Today, Variety is taking potshots at the industry bloggers who, over the last year or two, have made the daily trade magazine irrelevant and, worse, revealed how beholden it is to the studios and networks it fails to objectively cover.
Sadly, all Variety is showing with their pitiful whining, and their desperate plea to still be taken seriously, is how right the bloggers are. They are particularly bitter about how Nikki Finke's
Deadline Hollywood Daily frequently breaks stories that Variety either didn't notice, failed to cover, got wrong, or completely hushed-up. Variety is trying to make the case that bloggers are reckless and mean, Finke in particular.
Cynthia Littleton reports about one dust-up as an example:
Nothing is too minor or petty to spark a verbal fusillade. And next to bashing their own kind, there's nothing Web newsies likes better than hammering the veracity and integrity of the traditional media. Variety has certainly found itself in the crosshairs, as have the Los Angeles Times and New York Times, among others.
On March 11, Finke posted an item saying Summit Entertainment was eyeing Juan Antonio Bayona to direct "Eclipse," the third installment of its "Twilight" vampire pics.Variety got an off the record confirmation of the deal, and reported it in a story that ran only online.
March 12: Goldstein, in the L.A. Times' Big Picture blog, debunked the Bayona hiring. Goldstein quoted his lunch partner of that day, Summit president of production Erik Feig, as denying that anyone had been hired to direct "Eclipse."

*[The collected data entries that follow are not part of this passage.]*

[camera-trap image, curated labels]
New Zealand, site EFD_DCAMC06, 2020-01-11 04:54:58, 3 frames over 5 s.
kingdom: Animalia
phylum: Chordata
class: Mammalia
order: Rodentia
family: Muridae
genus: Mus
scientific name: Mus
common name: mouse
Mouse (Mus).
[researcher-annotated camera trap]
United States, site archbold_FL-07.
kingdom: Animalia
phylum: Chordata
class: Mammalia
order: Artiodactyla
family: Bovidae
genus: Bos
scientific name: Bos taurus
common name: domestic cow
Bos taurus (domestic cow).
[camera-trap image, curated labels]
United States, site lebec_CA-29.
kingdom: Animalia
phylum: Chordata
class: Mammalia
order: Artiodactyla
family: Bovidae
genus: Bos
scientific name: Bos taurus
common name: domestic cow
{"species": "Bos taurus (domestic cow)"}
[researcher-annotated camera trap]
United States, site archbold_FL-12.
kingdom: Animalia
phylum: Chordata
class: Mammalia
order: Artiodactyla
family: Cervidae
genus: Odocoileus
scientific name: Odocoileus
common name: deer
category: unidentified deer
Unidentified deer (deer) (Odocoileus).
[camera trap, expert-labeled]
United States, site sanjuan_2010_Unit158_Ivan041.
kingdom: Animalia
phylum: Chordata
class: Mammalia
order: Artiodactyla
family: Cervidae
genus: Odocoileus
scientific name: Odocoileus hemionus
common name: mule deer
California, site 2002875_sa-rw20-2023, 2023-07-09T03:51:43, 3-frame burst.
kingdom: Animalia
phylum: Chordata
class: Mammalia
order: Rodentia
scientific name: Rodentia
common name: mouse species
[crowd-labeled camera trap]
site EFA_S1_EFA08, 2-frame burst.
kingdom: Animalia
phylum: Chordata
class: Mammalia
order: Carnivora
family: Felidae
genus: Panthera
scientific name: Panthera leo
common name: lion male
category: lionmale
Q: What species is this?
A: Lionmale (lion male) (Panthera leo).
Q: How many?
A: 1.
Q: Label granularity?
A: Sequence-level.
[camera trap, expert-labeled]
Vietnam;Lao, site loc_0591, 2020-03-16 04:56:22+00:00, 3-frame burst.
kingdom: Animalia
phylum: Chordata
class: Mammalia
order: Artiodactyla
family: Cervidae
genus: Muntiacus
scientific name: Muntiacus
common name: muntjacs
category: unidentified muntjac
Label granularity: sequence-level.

Goldstein's post took Finke and Variety to task, alleging the stories ran without getting confirmation the story.
Finke's response to Goldstein was swift, even demanding an apology from Feig. Shortly before 10 p.m. that night, her update featured Feig claiming to have been misquoted by Goldstein, at least according to Finke.
March 13: Goldstein responds with a post saying that he and Feig had been "bludgeoned" by Finke, and he even linked to another blogger's take on the Finke vs. Goldstein spat.
March 15: Goldstein added a "Sunday update" that quoted Feig giving a mea culpa to Finke, after which Goldstein took yet another swipe at Variety for supposed journalistic recklessness.
So, in other words, Finke was right, the LA Times was wrong. So what point, exactly, was Variety trying to make?
In another Variety story, Michael Fleming recounts this anecdote:
A little over a year ago, I found out Brad Pitt might fall out of Universal's "State of Play." The studio's toppers argued that a Variety story would cement his exit. They asked for a couple of days to let it play out, a request that seemed reasonable. Days later, Variety.com broke Pitt's exit. (Later that day, Deadline Hollywood Daily wrote about my sitting on the story and cited it as proof Variety was in the pockets of the studios.)
In other words, Finke was right. Fleming sat on the story because the studio asked him to. He put their business/PR interests above his responsibility to report news. He cow-towed to an advertiser. The only point Fleming is making here is how compromised Variety's reporting has truly become (which was obvious to anyone who read the trades during the Writers Strike).
I think the Daily Beast sums it up best:
This weekend, Variety launched an extraordinary three-part attack that was ostensibly aimed at blogging in general but clearly was aimed at one influential online journalist in particular.[…]Thanks in part to a loyal cadre of sources and to the enormous vacuum she filled during the writers’ strike, Finke’s column has become a must-read in Hollywood. And clearly, Variety’s Bart cannot take it anymore.[…]The fact is Variety—like the Los Angeles Times (which has also taken an increasing number of shots at Finke lately)—too often lags behind the news. How is it possible, to pick just two easy examples, that both well-staffed institutions missed the Silverman-to-NBC story and the Chernin-is-out story? Perhaps, as they claim, they’re handicapped by their desire to verify information before slapping it up on the web. But maintaining a high journalistic standard hardly explains the type of anemic coverage too-often found, or not found, on the pages of either Variety or the Times. Bart’s attack—indeed the whole whiny Variety package—sounds too much like the enraged cry of an old-media dinosaur trying to defend what’s left of its terrain.
(Hat-tip to Denis McGrath for leading me to the Daily Beast post)
UPDATE: Nikki Finke is reporting today that Daily Variety's publisher Neil Stiles made overtures to buy her out on February 27 and bring her into their fold. The deal didn't happen.
Stiles admitted that his company had done a survey only to find that DHD was a bigger showbiz destination site on the Internet than Variety. He also noted that Variety was embarrassed when the trade publication missed the Peter-Chernin-resigning-from-News Corp story which I had broken a few days earlier. (It took Variety several hours to get online with a matching story…) Stiles' idea was that I would remain independent, but Variety would own DHD and link to my scoops, etc.[…]
She reports that Bart wasn't consulted about the offer and was furious when he found out, immediately ordering not one, but three articles trashing her. How embarrassing…for Variety.